S.A. Mann,1 J.A. Bursill,1 T. Marciniec,1 G. Guo,2 R. Otway,2 D. Fatkin2 and J.I. Vandenberg,1 1Electrophysiology and Biophysics Programm, Victor Chang Cardiac Research Institute, Level 9, 384 Victoria Street, Darlinghurst, NSW 2010, Australia and 2Molecular Cardiology Program, Victor Chang Cardiac Research Institute, Level 6, 384 Victoria Street, Darlinghurst, NSW 2010, Australia.

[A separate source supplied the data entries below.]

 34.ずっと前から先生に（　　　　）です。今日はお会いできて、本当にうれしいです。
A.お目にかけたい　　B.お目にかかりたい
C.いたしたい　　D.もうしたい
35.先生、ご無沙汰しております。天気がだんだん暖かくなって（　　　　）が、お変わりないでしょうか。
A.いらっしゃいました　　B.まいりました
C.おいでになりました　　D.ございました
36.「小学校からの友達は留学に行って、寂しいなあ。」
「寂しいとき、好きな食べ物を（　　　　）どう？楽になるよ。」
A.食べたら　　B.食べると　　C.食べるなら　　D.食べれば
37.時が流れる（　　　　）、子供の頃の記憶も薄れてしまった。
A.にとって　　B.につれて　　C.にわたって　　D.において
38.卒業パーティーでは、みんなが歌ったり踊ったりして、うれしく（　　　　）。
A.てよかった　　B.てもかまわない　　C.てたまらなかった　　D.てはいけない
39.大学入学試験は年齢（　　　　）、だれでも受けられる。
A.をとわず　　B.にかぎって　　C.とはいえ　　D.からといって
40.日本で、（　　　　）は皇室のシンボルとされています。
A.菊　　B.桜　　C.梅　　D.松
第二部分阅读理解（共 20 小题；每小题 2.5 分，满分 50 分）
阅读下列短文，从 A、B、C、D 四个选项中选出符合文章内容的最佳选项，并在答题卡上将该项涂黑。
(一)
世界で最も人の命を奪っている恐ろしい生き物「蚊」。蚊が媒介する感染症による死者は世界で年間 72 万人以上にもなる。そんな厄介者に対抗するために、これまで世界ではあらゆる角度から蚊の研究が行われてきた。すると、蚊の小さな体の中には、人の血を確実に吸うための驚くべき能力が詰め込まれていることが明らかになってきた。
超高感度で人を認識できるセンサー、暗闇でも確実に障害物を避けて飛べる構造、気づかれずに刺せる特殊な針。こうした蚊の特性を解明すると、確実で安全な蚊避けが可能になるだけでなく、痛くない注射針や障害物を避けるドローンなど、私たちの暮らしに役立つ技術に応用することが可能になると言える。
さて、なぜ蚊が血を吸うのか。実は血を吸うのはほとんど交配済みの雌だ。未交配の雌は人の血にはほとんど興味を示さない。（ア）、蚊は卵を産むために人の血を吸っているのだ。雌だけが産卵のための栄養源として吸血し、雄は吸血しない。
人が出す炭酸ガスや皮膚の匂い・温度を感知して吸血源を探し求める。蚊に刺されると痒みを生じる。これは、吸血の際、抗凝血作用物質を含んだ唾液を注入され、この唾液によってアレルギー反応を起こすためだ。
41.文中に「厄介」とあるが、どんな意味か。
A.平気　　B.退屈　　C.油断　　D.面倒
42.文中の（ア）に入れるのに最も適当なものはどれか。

Atrial fibrillation (AF) is a cardiac arrhythmia characterized by rapid and irregular activation of the atria. Until recently, AF was regarded as a sporadic, non-genetic disorder. Although there is now accumulating evidence that familial aggregation of AF occurs in a significant proportion of cases, the extent to which genetic factors are responsible for this familial aggregation is unknown. Identification of single gene mutations in families will provide a framework for elucidation of key molecular and cellular pathways that underlie the more commonly-occurring complex forms of AF. Here we present a novel mutation in hERG (E444K), found in a case of familial AF, and the electrophysiological changes of the mutant channels compared to wildtype (WT) channels. Mutant channels were expressed in transiently transfected Chinese hamster ovary (CHO) cells. Whole-cell voltage-clamp recordings were performed in physiological solutions at room temperature. Under these baseline conditions the steady state half activation voltage of E444K channels was not significantly shifted compared to WT channels, whereas the steady state half inactivation voltage was shifted 10 mV in a hyperpolarizing direction compared to WT channels. Rates of activation, deactivation, and inactivation were not significantly altered compared to WT channels. Due to the left shifted steady state inactivation curve, at a given membrane potential the fraction of inactivated mutant channels will be greater than the fraction of inactivated WT channels at the same potential, ultimately leading to a smaller potassium current through hERG channels at the end of the cardiac action potential. To further assess the effects of the mutated channel on cardiac action potential, E444K transfected CHO cells were voltage-clamped to prerecorded human atrial action potential waveforms for both a normal sinus rhythm as well as an episode of atrial fibrillation. During the AF episode an increase in potassium current was observed in E444K experiments as well as in WT control experiments, with no significant difference between mutant and WT channels. We conclude that at baseline conditions the effect of the E444K mutation is not sufficient to change atrial action potential shapes sufficiently to promote AF.